# INSTRUCTION 1:
In the Def Poetry Jam article below, what award did the Broadway version of the show win?
# INSTRUCTION 2:
List every classic poet named in the Def Poetry Jam article below.

# TEXT:
Poetry for the stage, not the page

By Jeffrey Bruner, The Des Moines Register

If Old School poetry is a lazy summer afternoon under an oak tree with a bottle of wine and a copy of Whitman's "Leaves of Grass," then consider the New School "Def Poetry Jam" as an in-your-face, high-passion, high-energy evening with a boatload of Jager Bombs.

Put it this way: Emily Dickinson never pondered Krispy Kreme doughnuts and E.E. Cummings never dreamed of reciting a poem called "Negro Auction Network."

"Def Poetry Jam," created by hip-hop mogul Russell Simmons, comes to the Civic Center of Greater Des Moines on Tuesday night for one show.

Simmons brought the show to HBO for four seasons and then took a version to Broadway, where it won a Tony Award last year for Best Special Theatrical Event. In the show, each poet gets a turn on stage to recite his work on a wide range of subjects - some with force and passion, others introspectively and some with humor. Unlike poetry slams, the event is not a competition.

In an interview with the Baltimore Sun, Simmons said he's found that most people can relate to poetry in a spoken-word format.

"You ask high school students if they write poetry, and 80 percent of them will say, 'Yeah.' They're listening to rappers like Rakeim and Jay-Z, and they're expressing themselves in their own words," Simmons told the Sun. "The poets in the show are free thinkers, not like the rest of us who watch TV and become sheep."

# SUPPLIED INFORMATION:
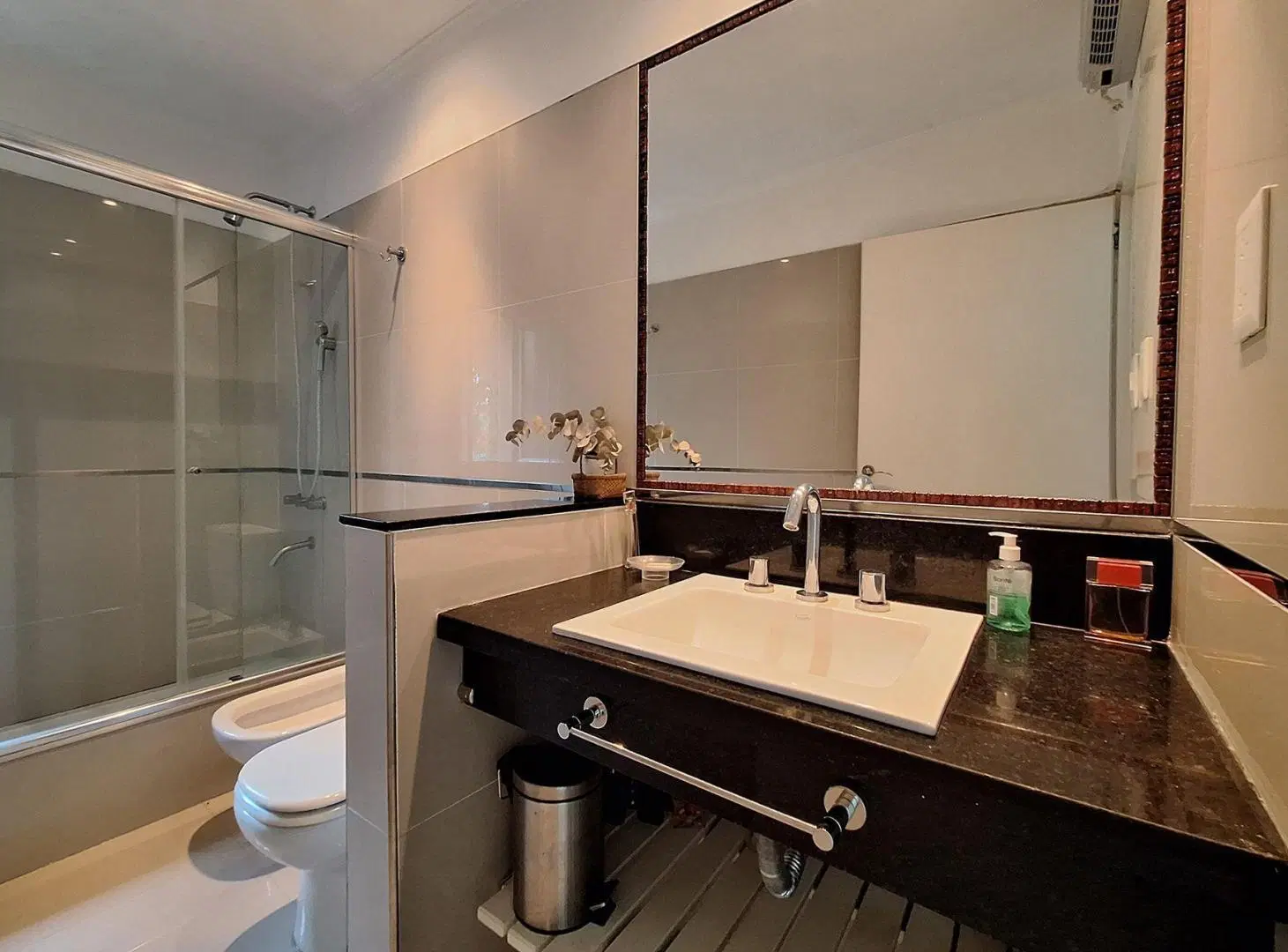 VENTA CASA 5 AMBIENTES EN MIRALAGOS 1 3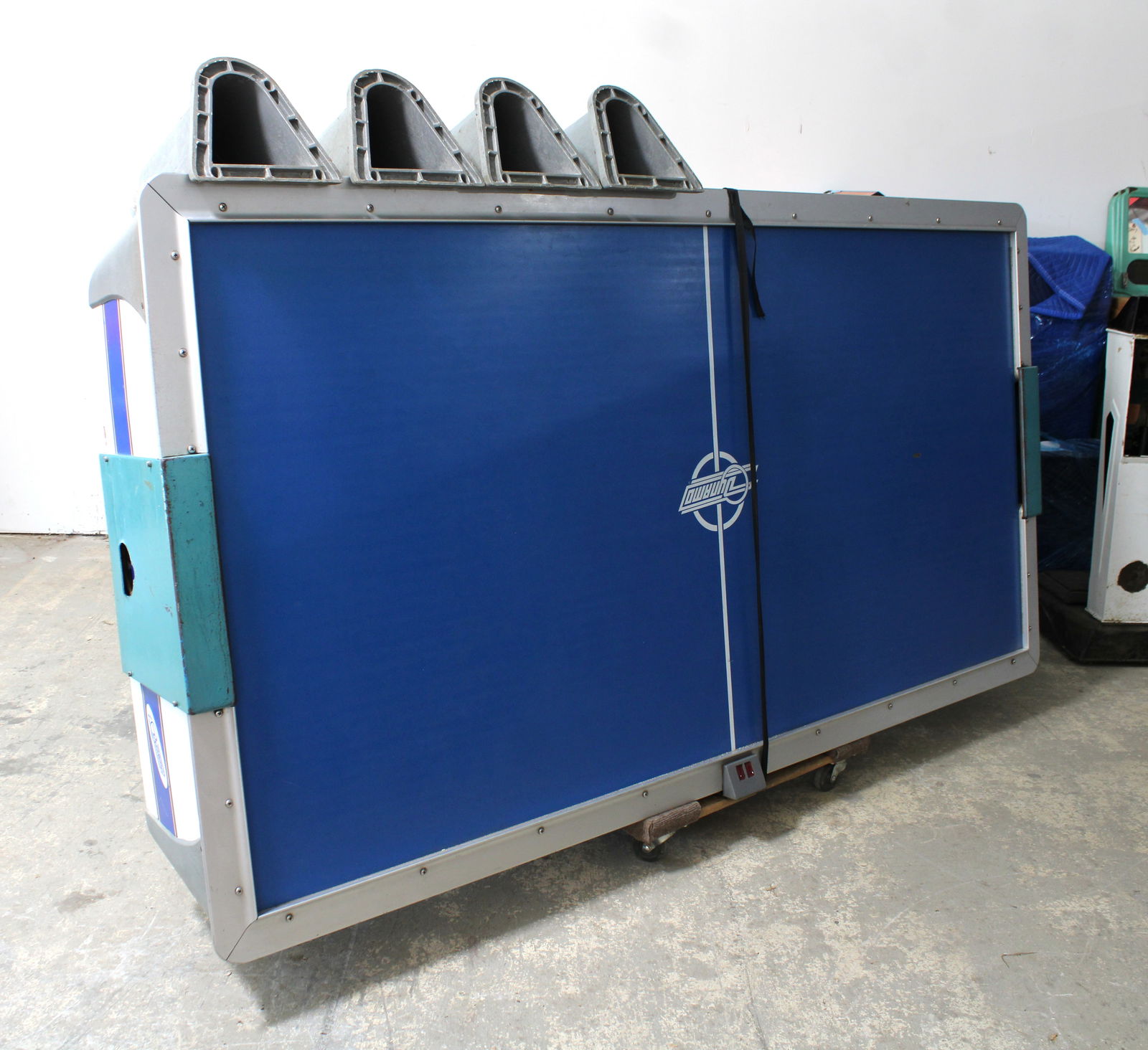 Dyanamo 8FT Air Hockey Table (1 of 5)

# EXPECTED OUTPUT 1:
A Tony Award for Best Special Theatrical Event.

# EXPECTED OUTPUT 2:
Whitman, Emily Dickinson, E.E. Cummings